** Start of DOCUMENT TEXT **
An Overlooked, Practical, and Affordable Approach Using Mature Existing Technology
May 2006 · Rev. October 2006
NOTE: This is the third commentary in our series Electrification 101 – a discussion aimed at informing transportation professionals, decisionmakers, and the public at large of the value and advantages of electrifying transportation operations, and the electrification of public transport systems in particular. The following essay is a slightly edited version of a summary position paper disseminated by the author at a recent Peak Oil conference in Washington, DC. This article is a moderately revised update of the one originally published in May 2006. Alan S. Drake, a former accountant, is an engineer, and professional researcher based in New Orleans.
Step One – Electrify US Freight Rail Lines and Shift Freight to Rail
Electrifying railroads and transferring half of the ton-miles of trucks to rail should save 6.3% of US oil consumption. Japanese and most European railroads are already electrified. The Russians finished electrifying the Trans-Siberian Railroad, from Moscow to the Pacific, in 2002 and electrified to the Arctic Ocean at Murmansk in 2005. So there are no technical limitations. Electric railroads are cheaper to operate and can carry more freight because they accelerate and brake faster (and can generate electricity while braking, saving energy), and have no delays for refueling.
Railroads are 8 times more energy-efficient than heavy trucks. The US used 19.8 million barrels/day in 2002 with two-thirds for transportation. (Today, roughly 20.7 million barrels/day.) Railroads carried 27.8% of the ton-miles with 220,000 b/day whilst trucks carried 32.1% of the ton-miles with 2,070,000 b/day (2002 data).
In the era of cheap oil and toll-free interstate highways, US railroads cut back capacity (often tearing up one of two tracks) and ceded much cargo to trucking. Today, intermodal shipments (local trucking, long distance by rail via containers or roll-on/roll-off) are growing rapidly – but this trend must be accelerated!
The Virginian Railway was one of a number of US railroads that electrified their mainline operations – both freight and passenger – beginning in the early 20th century.
Cheap and seemingly abundant oil was a major factor persuading railroads to de-electrify in favor of diesel propulsion.
US railroads have pointed to property taxes as the reason that they did not electrify (no taxes on their diesel, property taxes on electrification infrastructure). Simply exempting any rail line that electrifies from property taxes under the interstate Commerce clause would undoubtedly promote the rapid electrification of many rail lines. Expanding capacity (adding tracks, better controls, grade separation, etc.) and adding intermodal transfer points will be more economically attractive without the burden of property taxes.
** End of DOCUMENT TEXT **
** Start of DATASET SECTION **
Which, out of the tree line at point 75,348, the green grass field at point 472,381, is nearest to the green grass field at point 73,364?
** End of DATASET SECTION **
**THE TASKS:**
**a.** Answer these from the rail electrification text:
(i) In what year did the Russians finish electrifying the Trans-Siberian Railroad?
(ii) How many times more energy-efficient than heavy trucks are railroads?
(iii) What do US railroads point to as the reason they did not electrify?
**b.** List every oil figure in the rail electrification text that is given in barrels per day.
**c.** Please carry on the article about electrifying US freight rail, starting after its final paragraph.

**ANSWERS:**
**a.**
(i) 2002
(ii) 8 times
(iii) Property taxes

**b.**
- 19.8 million barrels/day (US use in 2002)
- 20.7 million barrels/day (US use today, roughly)
- 220,000 b/day (railroads, 2002)
- 2,070,000 b/day (trucks, 2002)

**c.**
Removing property taxes on railroads would take "the thumb off the scale" in the economic competition between rail and trucks. Trucks pay no property taxes, directly or indirectly, on the value of their right-of-way. Trains do. Local jurisdictions that lost more than a certain percentage of tax revenue could have the excess compensated by the Federal Government.
Electric freight railroading in the USA: Four powerful modern electric locomotives haul a coal train on Arizona's 78-mile Black Mesa & Lake Powell Railroad, which links a coal mining operation with a major regional power generating facility.
Step Two – increase Urban Rail Federal Funding
Building the gas-saving equivalent of twelve DC Metros would save 4% of US oil use (6% of transportation oil use). New electric mass transit will benefit the US much more than new highways.
In 1970, 4% of DC commuters used city buses to get to work. Today over 40% use public transit. The difference is the 106 miles of Washington Metro that has been installed in the interim. Washington Metro saves between a half billion to a billion gallons of gasoline per year directly and from changes in urban and suburban development patterns. These savings will only increase in coming years.
Miami has passed a new half-cent sales tax to build a 103-mile system of elevated "Subway in the Sky" over 25 years. The author has been told that 90% of the population will be within 3 miles of a station and over half within 2 miles. A reasonable number will be within walking and easy bicycling distance. An online map can be seen as follows (note that dark brown lines represent 2016+ plans):
Miami MetroRail train races into elevated Coconut Grove station in June 2004.
It will take 25 years to build a system that will transform Miami as Washington and San Francisco have been transformed, saving billions of gallons of gasoline. But why so long? Because FTA funding has declined from 80% for "New Starts" rail projects to 50%.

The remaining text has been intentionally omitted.